Key Takeaways
- Federal Reserve Gov. Christopher Waller said the Federal Reserve should cut interest rates at its upcoming September meeting, as other officials also got behind the Fed taking action.
- New York Fed President John Williams and Chicago Fed President Austan Goolsbee also said it was time for the Fed to act on interest rates.
- Waller not only backed a rate cut by the Federal Open Market Committee, he said upcoming data could prompt steeper cuts, or cuts at consecutive meetings.
The time for interest rate cuts is here, several Federal Reserve officials said Friday in response to more data showing a softening of the labor market.
Investors have felt certain that the Federal Reserve’s policy-setting committee will begin cutting its influential fed funds rate at its Sept. 18 meeting, despite only vague indications from central bankers themselves. However, several Fed officials used public speaking engagements Friday to be more explicit about their projections for the path of monetary policy.
Federal Reserve Gov. Christopher Waller said the jobs report released earlier in the day helped make the case for a rate cut.
“As of today, I believe it is important to start the rate-cutting process at our next meeting,” Waller said during a speech at the University of Notre Dame.
Friday is the last day for Federal Reserve officials to comment on monetary policy before the blackout period that proceeds Federal Open Market Committee meetings. Waller wasn’t the only Fed official to use his last public comments to lay out the case for rate cuts at the upcoming meeting.
“It is now appropriate to dial down the degree of restrictiveness in the stance of policy by reducing the target range for the federal funds rate,” New York Fed President John Williams told an audience at the Council on Foreign Relations.
Jobs Report Makes Case for Cuts
The comments come after Friday’s jobs report showed employers hired fewer workers than expected in August, providing more evidence that the labor market is slowing down in line with Fed officials’ expectations.

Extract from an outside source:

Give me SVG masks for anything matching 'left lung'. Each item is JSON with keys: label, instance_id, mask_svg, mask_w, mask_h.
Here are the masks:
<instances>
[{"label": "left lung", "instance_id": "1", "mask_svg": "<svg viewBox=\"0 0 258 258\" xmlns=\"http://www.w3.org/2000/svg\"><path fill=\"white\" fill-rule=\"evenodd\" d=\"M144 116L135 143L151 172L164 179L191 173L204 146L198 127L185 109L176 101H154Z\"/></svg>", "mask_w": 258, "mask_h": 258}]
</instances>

“The data today is consistent with what we’ve been seeing—a slowing economy, a bit of cooling off in the labor market,” Williams said.

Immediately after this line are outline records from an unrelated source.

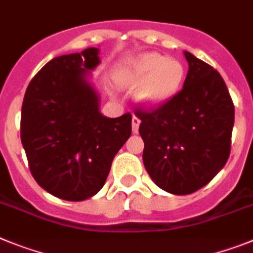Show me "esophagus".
Segmentation results:
<instances>
[{
	"label": "esophagus",
	"instance_id": "obj_1",
	"mask_svg": "<svg viewBox=\"0 0 253 253\" xmlns=\"http://www.w3.org/2000/svg\"><path fill=\"white\" fill-rule=\"evenodd\" d=\"M139 126H140V120L136 116L132 117V132L137 133L139 132Z\"/></svg>",
	"mask_w": 253,
	"mask_h": 253
}]
</instances>
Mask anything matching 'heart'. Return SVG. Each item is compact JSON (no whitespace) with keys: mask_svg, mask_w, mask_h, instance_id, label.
Returning <instances> with one entry per match:
<instances>
[{"mask_svg":"<svg viewBox=\"0 0 253 253\" xmlns=\"http://www.w3.org/2000/svg\"><path fill=\"white\" fill-rule=\"evenodd\" d=\"M186 69L179 61L157 52L142 53L118 72L121 85L137 87L136 99L145 107L166 104L179 93Z\"/></svg>","mask_w":253,"mask_h":253,"instance_id":"heart-1","label":"heart"}]
</instances>
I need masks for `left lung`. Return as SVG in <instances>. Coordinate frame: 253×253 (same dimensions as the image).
I'll use <instances>...</instances> for the list:
<instances>
[{"label": "left lung", "mask_w": 253, "mask_h": 253, "mask_svg": "<svg viewBox=\"0 0 253 253\" xmlns=\"http://www.w3.org/2000/svg\"><path fill=\"white\" fill-rule=\"evenodd\" d=\"M183 89L151 111H137L142 160L154 183L173 195L200 190L225 166L230 153L234 105L216 70L183 52Z\"/></svg>", "instance_id": "left-lung-1"}]
</instances>
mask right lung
I'll list each match as a JSON object with an SVG mask.
<instances>
[{"mask_svg":"<svg viewBox=\"0 0 253 253\" xmlns=\"http://www.w3.org/2000/svg\"><path fill=\"white\" fill-rule=\"evenodd\" d=\"M99 49L53 58L35 75L21 108V144L33 177L58 199L83 201L102 190L112 162L131 136L129 113L102 114L90 83Z\"/></svg>","mask_w":253,"mask_h":253,"instance_id":"1","label":"right lung"}]
</instances>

The Fed hiked interest rates when inflation surged in 2022 and held it at its highest level since 2001 for the last year. Now, both inflation and the jobs market are showing signs of cooling.
That’s forced central bankers to focus on cutting interest rates before the labor market cools too much. Reducing interest rates will bring down borrowing costs across the economy, from mortgage rates to car loans to credit cards. That, in theory, should increase demand for goods and services, requiring employers to hire more workers.
Data Could Prompt Deeper Rate Cuts
In his remarks, Waller suggested upcoming data could influence the Federal Reserve to consider cutting even more than the quarter-percentage point reduction initially expected.
“If the data supports cuts at consecutive meetings, then I believe it will be appropriate to cut at consecutive meetings. If the data suggests the need for larger cuts, then I will support that as well,” Waller said.
In an interview with MarketWatch this week, Chicago Fed President Austan Goolsbee expressed similar sentiments. He said recent data showed the central bank should not only cut rates “soon” but also plan to reduce them further at future meetings.